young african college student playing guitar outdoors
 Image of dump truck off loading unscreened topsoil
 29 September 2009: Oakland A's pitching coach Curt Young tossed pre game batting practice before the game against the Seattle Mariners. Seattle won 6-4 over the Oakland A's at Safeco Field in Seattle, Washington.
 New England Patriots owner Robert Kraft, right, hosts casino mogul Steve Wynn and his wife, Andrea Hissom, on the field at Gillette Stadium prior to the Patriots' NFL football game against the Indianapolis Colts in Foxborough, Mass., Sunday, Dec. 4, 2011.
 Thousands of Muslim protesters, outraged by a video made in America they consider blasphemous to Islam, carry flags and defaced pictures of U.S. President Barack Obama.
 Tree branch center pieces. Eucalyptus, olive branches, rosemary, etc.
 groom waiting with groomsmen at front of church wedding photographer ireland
———
Task objective — Write out the whole listing once more, exactly as it reads.

Exercise solution —
young african college student playing guitar outdoors
 Image of dump truck off loading unscreened topsoil
 29 September 2009: Oakland A's pitching coach Curt Young tossed pre game batting practice before the game against the Seattle Mariners. Seattle won 6-4 over the Oakland A's at Safeco Field in Seattle, Washington.
 New England Patriots owner Robert Kraft, right, hosts casino mogul Steve Wynn and his wife, Andrea Hissom, on the field at Gillette Stadium prior to the Patriots' NFL football game against the Indianapolis Colts in Foxborough, Mass., Sunday, Dec. 4, 2011.
 Thousands of Muslim protesters, outraged by a video made in America they consider blasphemous to Islam, carry flags and defaced pictures of U.S. President Barack Obama.
 Tree branch center pieces. Eucalyptus, olive branches, rosemary, etc.
 groom waiting with groomsmen at front of church wedding photographer ireland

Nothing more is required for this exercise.